Ancaman Sanksi Sekunder AS: Mungkinkah Ekonomi Rusia Melemah?
Prospek Ekonomi Rusia di Tengah Bayang-Bayang Sanksi Internasional
Lebih dari tiga tahun setelah dimulainya konflik, ketahanan ekonomi Rusia terus menjadi topik perdebatan. Meskipun menghadapi tekanan sanksi internasional, Rusia berhasil mencatat pertumbuhan Produk Domestik Bruto (PDB) yang mengejutkan, yakni 4,1% pada tahun 2023 dan 4,3% pada tahun 2024. Pertumbuhan ini sebagian besar didorong oleh pergeseran menuju ekonomi perang, namun kini diperkirakan akan kehilangan momentum.
Sejumlah ekonom memprediksi perlambatan yang signifikan. Proyeksi menunjukkan pertumbuhan ekonomi Rusia akan melambat menjadi sekitar 2%. Institut Kiel untuk Ekonomi Dunia bahkan lebih pesimistis, memperkirakan PDB Rusia hanya akan tumbuh 1,5% pada tahun 2025 dan merosot menjadi 0,8% pada tahun 2026. Bank Sentral Rusia sendiri telah mengantisipasi perlambatan ini dan mempertahankan proyeksi konservatif, yaitu pertumbuhan antara 1% dan 2% pada tahun 2025, serta hanya 0,5% hingga 1,5% pada tahun berikutnya. Lembaga ifo yang berbasis di München bahkan memperkirakan kontraksi ekonomi sebesar 0,8% pada tahun 2026.
Faktor-faktor yang Mempengaruhi Ekonomi Rusia
Suku bunga acuan yang tinggi, saat ini berada di angka 21%, menjadi salah satu beban utama bagi ekonomi Rusia. Tingkat suku bunga ini menghambat investasi swasta, dengan sektor otomotif dan teknik mesin menjadi yang paling terpukul, diikuti oleh konstruksi dan baja. Sementara itu, penguatan nilai tukar rubel terhadap dolar AS sebesar 40% sejak awal tahun telah mengejutkan para analis. Penguatan ini sebagian dikaitkan dengan perubahan sikap pemerintahan AS terhadap Rusia.
Euforia Pasar dan Ancaman Sanksi
Namun, euforia pasar mulai mereda setelah AS memperketat sanksi terhadap Gazprombank, sebuah bank negara yang memproses pembayaran gas dan mendanai proyek-proyek militer. Sanksi ini mengakibatkan penurunan nilai tukar rubel dan penurunan tajam di pasar saham, terutama di sektor keuangan dan energi.

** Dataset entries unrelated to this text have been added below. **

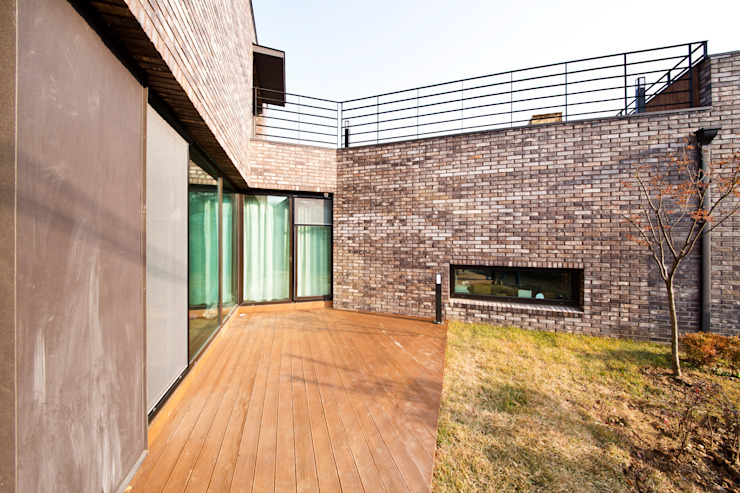 Balcon, Veranda & Terrasse modernes par GongGam Urban Architecture & Construction Moderne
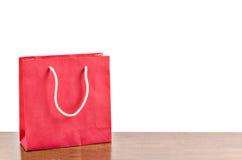 Czerwony torba na zakupy na drewnianym stole Obrazy Royalty Free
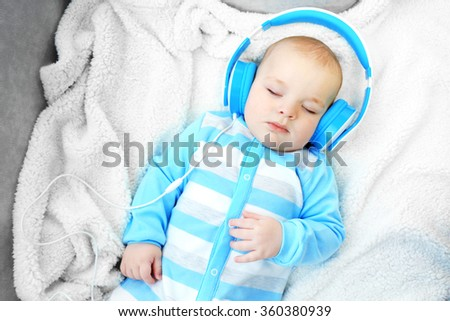 Cute baby sleeping with headphones on comfortable sofa in the room, close up - stock photo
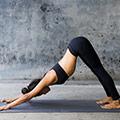 En kvinna star i en yogaposition i traningsklader på en yogamatta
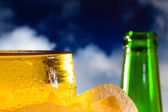 Beer. Clouds background — Stock Photo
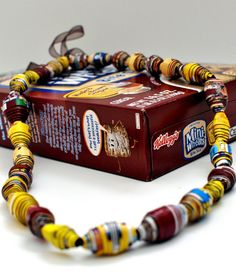 This handmade paper bead necklace is made from multiple cereal box cardboard, including Frosted Mini-Wheats, Golden Grahams, and Cheerios, and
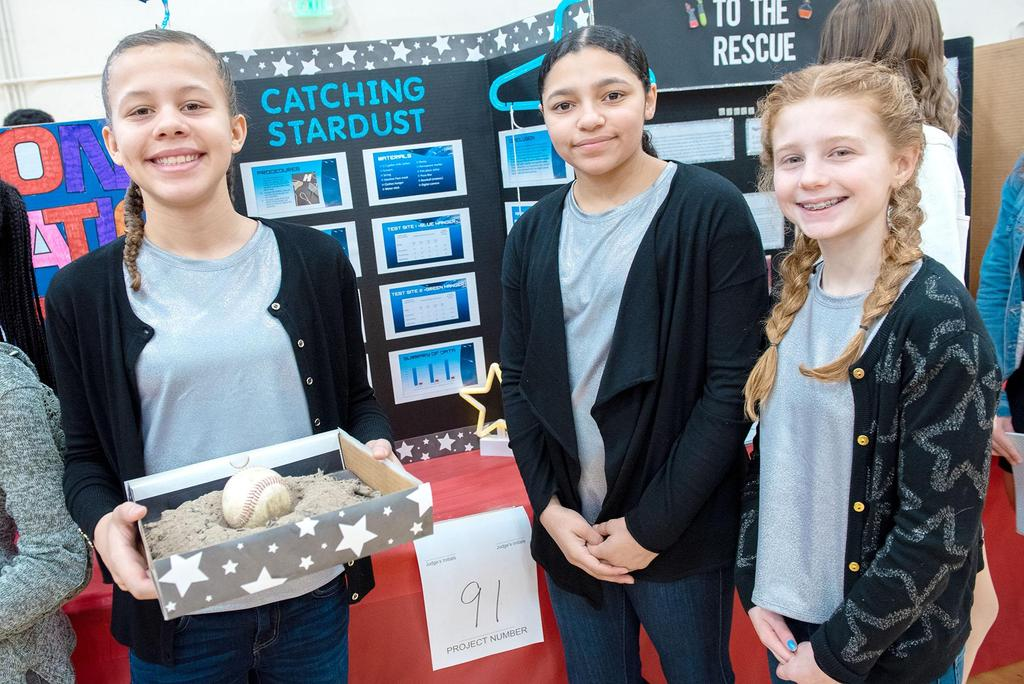 Three students stand in front of their project, one of whom is holding a box filled with dust and a baseball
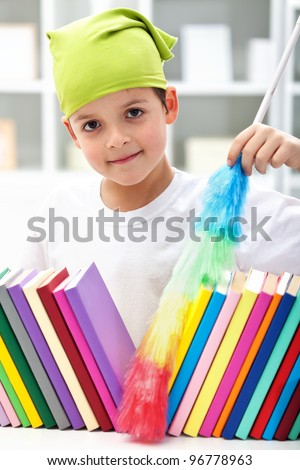 Cleaning my room - young boy with brush dusting books - stock photo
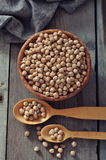 Chick-pea in wooden bowl Stock Image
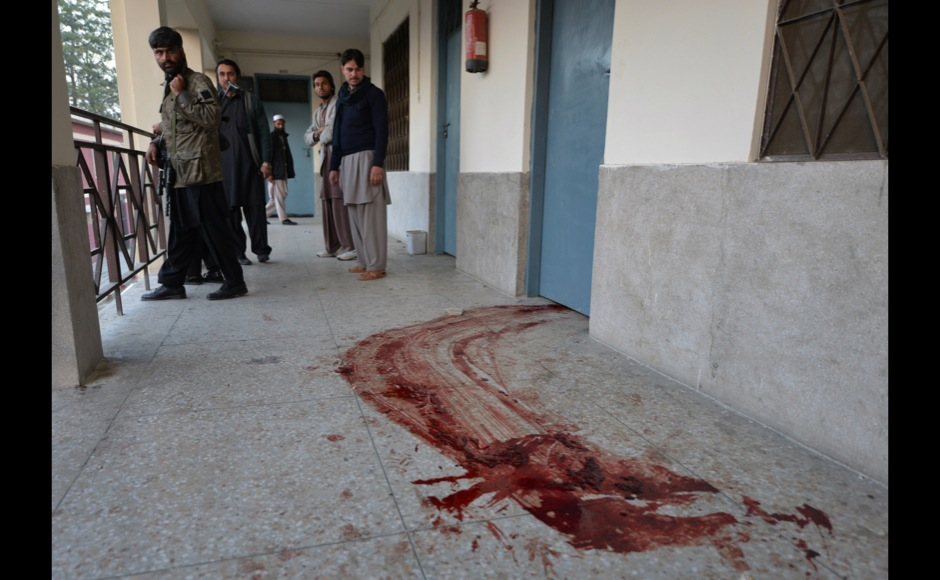 Pakistani policemen stand beside blood on the floor at Bacha Khan university following an attack in Charsadda, about 50 kilometres from Peshawar, on January 20, 2016. At least 21 people died in a Taliban assault on a university in Pakistan, where witnesses reported two large explosions as security forces moved in under dense fog to halt the bloodshed. AFP PHOTO / Aamir QURESHI / AFP / AAMIR QURESHI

Pemerintah Rusia kini mengamati dengan cermat kemungkinan perubahan kebijakan AS terkait sanksi.
Sanksi Sekunder dan Dampaknya
Ancaman sanksi sekunder, yang menargetkan negara ketiga, perusahaan, atau individu yang tetap menjalin hubungan dagang dengan Rusia, menjadi perhatian utama. Target utama dari sanksi ini kemungkinan adalah Cina dan India, yang merupakan mitra dagang utama Rusia. Cina menyumbang sekitar 40% impor dan 30% ekspor Rusia pada tahun 2024, dan banyak barang penting untuk industri militer disalurkan melalui Cina dan Hong Kong. India juga berperan penting dalam menopang ekonomi Rusia dengan menyerap sebagian besar ekspor minyaknya.
Turki, sebagai anggota NATO dan bagian dari serikat pabean Uni Eropa, juga menjadi sorotan karena menolak ikut serta dalam sanksi terhadap Rusia.
Upaya Menghindari Sanksi
Beberapa bank Rusia telah mengembangkan sistem pembayaran khusus yang disebut "The China Track" untuk memfasilitasi transaksi dengan Cina melalui jaringan yang dirancang untuk menghindari deteksi regulator Barat. Sistem ini telah digunakan oleh beberapa bank Rusia yang terkena sanksi dan sejauh ini belum mengalami gangguan besar.
Ketua kelompok lobi bisnis RSPP, Alexander Shokhin, bahkan menyatakan bahwa mitra Cina mungkin tidak lagi takut pada sanksi sekunder yang akan diterapkan AS.
Berikut adalah poin-poin penting yang perlu diperhatikan:
- Pertumbuhan ekonomi Rusia diprediksi melambat.
- Suku bunga tinggi dan sanksi menjadi beban utama.
- Ancaman sanksi sekunder menargetkan mitra dagang utama.
- Upaya menghindari sanksi melalui sistem pembayaran alternatif.